SMARCA4/BRG1 is a novel prognostic biomarker predictive of outcomes in patients with resected non-small cell lung cancer (NSCLC) receiving cisplatin-based chemotherapy, a study published in the journal Clinical Cancer Research has shown.1
Because it is necessary to identify predictive biomarkers to improve selection of patients who would obtain the most benefit from platinum-based chemotherapy, researchers sought to determine whether decreased expression of SMARCA4/BRG1 predicts increased sensitivity to adjuvant platinum-based therapies in NSCLC. SMARCA4/BRG1 is a known regulator of transcription and DNA repair.

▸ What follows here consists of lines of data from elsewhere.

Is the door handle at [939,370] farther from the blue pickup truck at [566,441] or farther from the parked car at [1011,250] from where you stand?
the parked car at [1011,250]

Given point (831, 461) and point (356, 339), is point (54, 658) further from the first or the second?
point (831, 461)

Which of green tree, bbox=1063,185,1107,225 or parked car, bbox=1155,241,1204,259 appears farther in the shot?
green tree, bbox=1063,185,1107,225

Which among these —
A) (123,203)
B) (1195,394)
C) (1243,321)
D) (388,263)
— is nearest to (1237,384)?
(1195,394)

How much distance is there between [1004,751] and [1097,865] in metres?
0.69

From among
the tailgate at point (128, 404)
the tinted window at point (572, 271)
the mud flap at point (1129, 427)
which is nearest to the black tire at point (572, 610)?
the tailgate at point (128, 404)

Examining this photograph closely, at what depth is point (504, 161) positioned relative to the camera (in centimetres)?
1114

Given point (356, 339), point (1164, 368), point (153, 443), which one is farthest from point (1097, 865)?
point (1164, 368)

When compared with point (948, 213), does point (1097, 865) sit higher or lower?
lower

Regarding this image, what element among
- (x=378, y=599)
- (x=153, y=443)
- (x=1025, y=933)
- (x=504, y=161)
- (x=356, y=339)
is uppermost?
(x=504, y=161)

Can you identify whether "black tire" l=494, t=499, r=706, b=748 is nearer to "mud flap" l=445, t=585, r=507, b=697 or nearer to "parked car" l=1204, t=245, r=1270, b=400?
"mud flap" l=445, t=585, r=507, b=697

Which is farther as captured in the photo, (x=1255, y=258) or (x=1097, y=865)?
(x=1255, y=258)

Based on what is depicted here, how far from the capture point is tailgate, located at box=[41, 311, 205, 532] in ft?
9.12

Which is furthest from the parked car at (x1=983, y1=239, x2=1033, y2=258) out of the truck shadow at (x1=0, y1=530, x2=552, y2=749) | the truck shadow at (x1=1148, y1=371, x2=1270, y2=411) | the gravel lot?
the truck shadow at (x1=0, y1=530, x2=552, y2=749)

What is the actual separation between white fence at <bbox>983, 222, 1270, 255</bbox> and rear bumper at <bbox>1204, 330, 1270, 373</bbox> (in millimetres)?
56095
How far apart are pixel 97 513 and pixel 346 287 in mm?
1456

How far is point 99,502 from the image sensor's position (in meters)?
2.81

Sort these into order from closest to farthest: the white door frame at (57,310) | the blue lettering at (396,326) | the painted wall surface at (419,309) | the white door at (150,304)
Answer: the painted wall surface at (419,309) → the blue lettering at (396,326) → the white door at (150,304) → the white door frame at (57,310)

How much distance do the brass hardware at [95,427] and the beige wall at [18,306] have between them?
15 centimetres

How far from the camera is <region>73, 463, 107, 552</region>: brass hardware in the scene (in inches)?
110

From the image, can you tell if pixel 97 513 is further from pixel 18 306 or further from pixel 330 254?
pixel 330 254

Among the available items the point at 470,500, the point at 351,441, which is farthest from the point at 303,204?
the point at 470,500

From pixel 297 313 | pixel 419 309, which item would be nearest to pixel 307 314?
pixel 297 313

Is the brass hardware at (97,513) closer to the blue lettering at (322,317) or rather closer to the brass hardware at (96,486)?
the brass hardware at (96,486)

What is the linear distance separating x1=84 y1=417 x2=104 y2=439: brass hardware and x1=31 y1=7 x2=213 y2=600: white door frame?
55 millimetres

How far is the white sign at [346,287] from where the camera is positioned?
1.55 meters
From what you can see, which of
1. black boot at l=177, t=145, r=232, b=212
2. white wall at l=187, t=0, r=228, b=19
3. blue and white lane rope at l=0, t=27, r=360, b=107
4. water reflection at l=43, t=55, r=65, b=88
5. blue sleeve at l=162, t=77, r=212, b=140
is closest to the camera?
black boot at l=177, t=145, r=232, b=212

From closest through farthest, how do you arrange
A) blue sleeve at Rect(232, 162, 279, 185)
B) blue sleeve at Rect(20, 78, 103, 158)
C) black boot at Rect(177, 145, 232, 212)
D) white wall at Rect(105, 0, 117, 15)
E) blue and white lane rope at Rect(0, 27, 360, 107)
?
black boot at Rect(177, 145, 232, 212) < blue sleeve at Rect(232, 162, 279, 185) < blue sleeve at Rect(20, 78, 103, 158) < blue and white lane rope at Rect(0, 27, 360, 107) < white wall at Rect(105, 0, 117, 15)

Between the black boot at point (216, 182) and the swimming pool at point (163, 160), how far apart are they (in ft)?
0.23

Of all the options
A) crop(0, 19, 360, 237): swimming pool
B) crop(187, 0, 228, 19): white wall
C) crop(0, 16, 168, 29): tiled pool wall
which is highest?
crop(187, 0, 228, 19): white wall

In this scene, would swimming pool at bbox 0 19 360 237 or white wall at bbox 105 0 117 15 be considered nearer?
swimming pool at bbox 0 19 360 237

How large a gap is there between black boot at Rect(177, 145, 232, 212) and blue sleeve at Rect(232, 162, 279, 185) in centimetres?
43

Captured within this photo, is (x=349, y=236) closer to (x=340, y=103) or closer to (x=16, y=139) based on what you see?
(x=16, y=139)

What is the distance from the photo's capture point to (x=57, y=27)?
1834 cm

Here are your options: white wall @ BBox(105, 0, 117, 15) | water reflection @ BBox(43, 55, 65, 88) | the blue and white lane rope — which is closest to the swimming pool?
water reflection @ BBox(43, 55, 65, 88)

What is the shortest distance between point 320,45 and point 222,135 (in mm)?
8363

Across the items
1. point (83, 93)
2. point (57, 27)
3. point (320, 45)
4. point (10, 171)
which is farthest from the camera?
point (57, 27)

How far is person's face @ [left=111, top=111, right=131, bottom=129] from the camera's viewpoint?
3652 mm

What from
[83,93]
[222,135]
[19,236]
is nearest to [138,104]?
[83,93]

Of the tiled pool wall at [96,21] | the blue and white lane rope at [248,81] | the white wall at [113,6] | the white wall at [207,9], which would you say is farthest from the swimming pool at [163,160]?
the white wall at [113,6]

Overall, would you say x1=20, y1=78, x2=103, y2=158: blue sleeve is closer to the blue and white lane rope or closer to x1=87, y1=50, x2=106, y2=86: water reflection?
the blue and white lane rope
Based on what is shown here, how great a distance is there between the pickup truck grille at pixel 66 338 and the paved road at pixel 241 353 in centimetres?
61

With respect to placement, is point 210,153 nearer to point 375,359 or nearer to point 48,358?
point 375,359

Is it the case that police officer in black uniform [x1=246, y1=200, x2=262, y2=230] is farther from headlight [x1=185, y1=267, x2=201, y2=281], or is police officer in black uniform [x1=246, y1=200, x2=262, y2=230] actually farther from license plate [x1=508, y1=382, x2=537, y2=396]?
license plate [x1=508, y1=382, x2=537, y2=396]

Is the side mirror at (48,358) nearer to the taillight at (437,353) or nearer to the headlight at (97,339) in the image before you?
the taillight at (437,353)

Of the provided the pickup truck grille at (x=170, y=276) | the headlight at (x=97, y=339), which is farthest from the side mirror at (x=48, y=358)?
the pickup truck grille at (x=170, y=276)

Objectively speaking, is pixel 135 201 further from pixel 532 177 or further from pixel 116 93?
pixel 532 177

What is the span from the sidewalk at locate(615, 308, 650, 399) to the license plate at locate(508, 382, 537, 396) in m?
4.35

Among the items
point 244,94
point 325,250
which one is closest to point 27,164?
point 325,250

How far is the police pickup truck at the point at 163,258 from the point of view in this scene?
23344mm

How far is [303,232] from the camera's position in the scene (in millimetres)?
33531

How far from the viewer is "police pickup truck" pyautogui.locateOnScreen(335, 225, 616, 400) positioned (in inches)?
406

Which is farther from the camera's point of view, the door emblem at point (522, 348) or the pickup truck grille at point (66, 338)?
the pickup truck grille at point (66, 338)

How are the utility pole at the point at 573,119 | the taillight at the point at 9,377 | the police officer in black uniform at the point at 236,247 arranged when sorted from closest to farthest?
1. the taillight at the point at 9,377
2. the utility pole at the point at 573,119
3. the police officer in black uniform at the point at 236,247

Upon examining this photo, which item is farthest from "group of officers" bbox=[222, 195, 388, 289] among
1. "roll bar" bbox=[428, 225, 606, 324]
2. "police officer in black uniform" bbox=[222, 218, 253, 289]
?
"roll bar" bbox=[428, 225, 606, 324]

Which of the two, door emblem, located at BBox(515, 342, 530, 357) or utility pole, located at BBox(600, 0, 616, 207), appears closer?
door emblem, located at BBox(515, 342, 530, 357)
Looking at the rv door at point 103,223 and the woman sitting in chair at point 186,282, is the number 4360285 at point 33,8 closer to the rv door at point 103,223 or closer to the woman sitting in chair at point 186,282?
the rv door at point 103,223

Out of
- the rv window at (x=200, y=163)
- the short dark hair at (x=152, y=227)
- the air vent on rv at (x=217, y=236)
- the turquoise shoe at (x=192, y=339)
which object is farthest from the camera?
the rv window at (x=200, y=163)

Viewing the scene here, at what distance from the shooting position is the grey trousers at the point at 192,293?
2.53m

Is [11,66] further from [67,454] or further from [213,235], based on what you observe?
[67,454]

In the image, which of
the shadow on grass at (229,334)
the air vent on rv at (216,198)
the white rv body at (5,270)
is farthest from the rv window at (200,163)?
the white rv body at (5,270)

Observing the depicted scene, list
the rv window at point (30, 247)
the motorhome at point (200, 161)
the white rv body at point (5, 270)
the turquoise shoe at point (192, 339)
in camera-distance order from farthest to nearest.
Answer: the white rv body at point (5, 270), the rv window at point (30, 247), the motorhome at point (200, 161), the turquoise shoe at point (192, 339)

For the study, researchers tested the prognostic value of the gene using a gene-expression microarray of 440 samples from the National Cancer Institute Director’s Challenge Lung Cancer Study.
They assessed the predictive significance using the same method of 133 samples from treatment and control arms of the JBR 10 trial that evaluated adjuvant cisplatin and vinorelbine.
RELATED: FDA-approved ALK CDx More Accurate Than Another IHC Assay
Results showed that reduced expression of SMARCA4 was associated with poor overall survival compared with high and intermediate expression in the Director’s Challenge Study (P < .001 and P = .009, respectively.
A multivariate analysis demonstrated a reduction in the risk of death with high SMARCA4 expression vs low expression (HR, 0.6; 95% CI, 0.4 -0.8; P = .002).
Researchers found that low SMARCA4 expression in patients treated with adjuvant cisplatin and vinorelbine was associated with improved 5-year disease-specific survival (HR, 0.1; 95% CI, 0.0 – 0.5; P = .002).
- Bell EH, Chakraborty AR, Mo X, et al. SMARCA4/BRG1 is a novel prognostic biomarker predictive of cisplatin-based chemotherapy outcomes in resected non–small cell lung cancer [published online ahead of print December 15, 2015]. Clin Cancer Res. doi: 10.1158/1078-0432.CCR-15-1468.